Book Outline¶
This is our map. Each chapter builds on the previous, but you can jump ahead if you're comfortable with the prerequisites.
For detailed objectives, labs, and acceptance criteria for each chapter, see syllabus.md.
Part I — Foundations¶
The mathematical machinery you need before touching a single line of RL code.

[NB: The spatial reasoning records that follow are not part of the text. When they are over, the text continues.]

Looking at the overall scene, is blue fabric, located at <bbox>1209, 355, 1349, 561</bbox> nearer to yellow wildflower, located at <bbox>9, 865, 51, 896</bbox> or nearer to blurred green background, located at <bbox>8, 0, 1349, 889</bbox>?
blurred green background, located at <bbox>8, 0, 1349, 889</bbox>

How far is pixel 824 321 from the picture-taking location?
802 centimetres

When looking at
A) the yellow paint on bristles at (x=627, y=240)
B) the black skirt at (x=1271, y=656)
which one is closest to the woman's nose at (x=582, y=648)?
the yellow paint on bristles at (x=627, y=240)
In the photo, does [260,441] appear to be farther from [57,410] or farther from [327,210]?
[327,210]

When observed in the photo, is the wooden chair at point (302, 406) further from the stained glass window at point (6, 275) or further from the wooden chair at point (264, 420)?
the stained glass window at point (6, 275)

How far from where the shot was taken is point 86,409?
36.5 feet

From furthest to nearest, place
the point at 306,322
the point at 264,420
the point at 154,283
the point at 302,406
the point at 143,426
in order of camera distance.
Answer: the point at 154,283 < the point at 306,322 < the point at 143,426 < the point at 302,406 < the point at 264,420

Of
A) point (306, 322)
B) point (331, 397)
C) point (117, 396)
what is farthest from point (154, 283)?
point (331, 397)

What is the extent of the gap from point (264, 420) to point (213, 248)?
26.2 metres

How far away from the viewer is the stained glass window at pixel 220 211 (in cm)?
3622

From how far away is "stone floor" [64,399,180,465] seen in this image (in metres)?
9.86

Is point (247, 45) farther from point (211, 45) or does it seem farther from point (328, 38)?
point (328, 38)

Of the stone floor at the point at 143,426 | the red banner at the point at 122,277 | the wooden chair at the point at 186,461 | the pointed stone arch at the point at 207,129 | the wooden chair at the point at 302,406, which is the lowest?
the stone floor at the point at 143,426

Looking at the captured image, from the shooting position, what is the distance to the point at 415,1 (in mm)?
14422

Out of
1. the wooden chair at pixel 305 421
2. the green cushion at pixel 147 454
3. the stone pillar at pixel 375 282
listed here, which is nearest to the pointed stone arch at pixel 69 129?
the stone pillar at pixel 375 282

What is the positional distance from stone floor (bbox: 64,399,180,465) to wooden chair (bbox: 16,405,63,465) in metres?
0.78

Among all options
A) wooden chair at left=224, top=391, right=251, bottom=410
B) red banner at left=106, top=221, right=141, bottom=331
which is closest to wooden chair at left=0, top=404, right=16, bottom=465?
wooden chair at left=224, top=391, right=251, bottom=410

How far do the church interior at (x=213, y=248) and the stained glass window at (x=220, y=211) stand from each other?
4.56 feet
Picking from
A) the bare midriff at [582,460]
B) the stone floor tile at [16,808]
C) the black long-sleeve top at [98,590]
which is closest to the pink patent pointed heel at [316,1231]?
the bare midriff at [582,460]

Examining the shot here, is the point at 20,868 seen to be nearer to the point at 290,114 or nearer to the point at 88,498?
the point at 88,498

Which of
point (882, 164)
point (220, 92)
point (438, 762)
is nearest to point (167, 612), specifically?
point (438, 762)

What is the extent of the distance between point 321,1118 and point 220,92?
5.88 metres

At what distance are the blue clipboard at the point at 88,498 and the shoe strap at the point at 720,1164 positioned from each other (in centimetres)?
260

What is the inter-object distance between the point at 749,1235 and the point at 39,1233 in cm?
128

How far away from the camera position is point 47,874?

| Ch | Title | Main File | Code |
|---|---|---|---|
| 0 | A Tiny Search Engine That Learns | Motivation and first experiment | scripts/ch00/toy_problem_solution.py |
| 1 | Search Ranking as Optimization | Reward design, contextual bandits, constraints | zoosim/dynamics/reward.py |
| 2 | Probability, Measure, and Click Models | PBM/DBN, position bias, stopping times | zoosim/dynamics/behavior.py |
| 3 | Stochastic Processes and Bellman Foundations | Stochastic processes, MDPs, Bellman operators, contractions | — |
Part II — The Simulator¶
Where the math meets synthetic data. You'll build a complete search environment.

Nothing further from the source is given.